Classification of Products
The most common basis for classifying consumer products is based on buyer behavior. The classification is based on differences in the buying behavior of the people who buy the prod- ucts (it is basically how you perceive and buy the products) not on the differences in the products themselves. The system works because many consumers behave alike in buying a given type of product. This helps marketers in making generalizations to guide development of their marketing mixes. Four classes of consumer products are (1) Convenience products (2) Shopping products (3) Specialty products, and (4) Unsought products.
Convenience products-
They are basically low-priced, nationally advertised items like cigarettes, toffee, or blades and matchboxes. These are bought frequently but consumers rarely shop actively for them because they are low value items whose price and quality do not justify active involvement. They are widely available at many outlets. Three subclasses are:
1. Staple Products: this includes milk, bread, eggs, butter which are bought routinely because the family regularly consumes them. The decision to buy these products is programmed after the first time when the consumer puts them on his list of regular items.
2.Impulse Products: Purchases of Impulse products are absolutely unplanned exposure to the product triggers the want. The desire to buy staple products may cause the consumer to go shopping. The desire to buy impulse is a result of the shopping trip. This is why impulse products are located where they can be easily noticed. Stardust and Savvy magazines, toffees and chocolates (placed at a child’s eye-level) are examples of impulse products.
3.Emergency Products: Purchases of emergency products result from urgent and compelling needs. Often a consumer pays more than if this need had been anticipated. Example of this would be hotels permit shops vending toothbrushes and shaving blades set up in their lobbies to cater to travelers who have forgotten theirs at home.
Shopping Products-
These products involve price and quality comparisons.

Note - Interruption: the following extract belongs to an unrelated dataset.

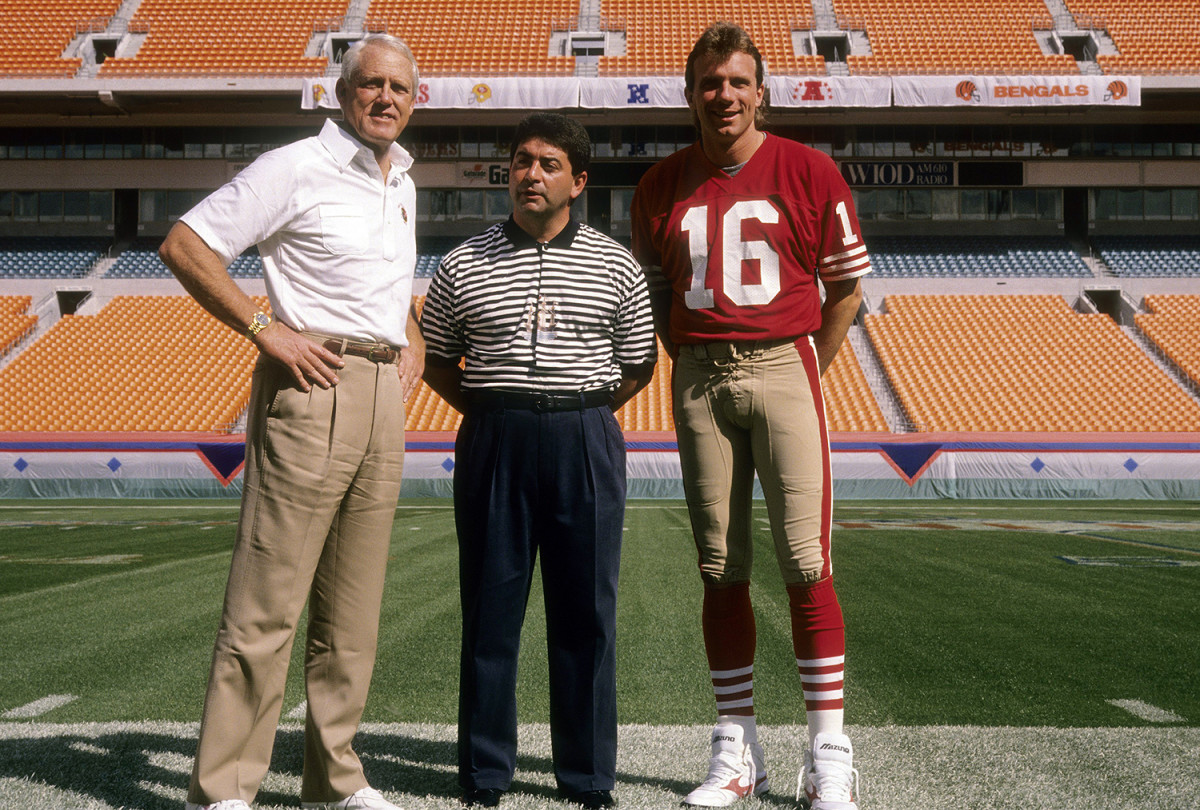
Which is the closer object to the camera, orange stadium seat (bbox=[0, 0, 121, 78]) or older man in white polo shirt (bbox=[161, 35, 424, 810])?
older man in white polo shirt (bbox=[161, 35, 424, 810])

Shoppers spend more time, cost and effort to compare because they perceive a higher risk in buying these products. Shopping products can be homogeneous or heterogeneous.
1.Homogeneous Shopping Products: they are products, which are considered to be alike. Just suppose you want to buy a colour television, you are aware that most of the brands are very similar then you will limit your shopping effort to price comparisons. Thus sellers tend to engage in price competition. But most of the time you will find that the manufacturers may also stress upon on the differences on the basis of design and try to distinguish between the physical product and its product related services. One might set up service centers to differentiate its product from rivals. A retailer might advertise that the Color TV’s price includes 6 months or free interest financing. Consumers who want to stretch their disposable incomes are more likely to consider a product as a homogeneous shopping product than as a convenience product.
2.Heterogeneous Shopping Products they are product that are considered to be unlike or non- standardized. Consumers shop for the best price quality combination. Price often is secondary to style and quality when price comparisons are difficult to make. Using price to compare clothing, jewellery, cars, furniture and apartments is tough because quality and style vary within each product class. Just suppose a couple is searching for a flat may spend a lot of time comparing decor, floor plans, distance from stations and so on. Once they find the right one, price becomes important. If the rent is reasonable compared to the alternatives, they probably will lease it.
Special Products-
In this case you as a consumers will make a special effort to buy specialty products. For these products consumers have strong convictions as to brand, style, or type. Mitsubishi Lancers, Ray- Ban glasses, Leica Cameras and Johnny Walker Scotch Whisky are examples. Consumers will go out of their way to locate and buy these products because they perceive quality and other benefits in owning them. There is no Comparison Shopping. Doctors, Lawyers and Accountants who enjoy a large following are selling specialty products. Marketers try to create specialty status for their products with advertising phrases like “accept no substitutes”, “‘insist on the real thing”, and so on. They build customer loyalty when consumers consider their brands to be specialty products. But specialty product can be less intensively distributed than a convenience or shopping product because buyers will search to find it.
Unsought Products-
They are products which are present in the market but the potential buyers do not know that such product exist or there can be a possibility that the buyer don’t want it. There are two types: regularly unsought products and new unsought products.
Like Life Insurance, a lawyer’s services in contesting a will, a wreath and a doctor’s services in an emergency are regularly unsought products. These are basically existing products but the consumers do not want to buy this product now, although they may eventually purchase them. Marketers face a tough challenge in persuading consumers to buy their new unsought products. The marketer’s task here is to inform target consumers of the products existence and stimulate demand for it. Oral polio vaccine was once a new unsought product. But heavy promotion and acceptance of the product practically eradicated polio.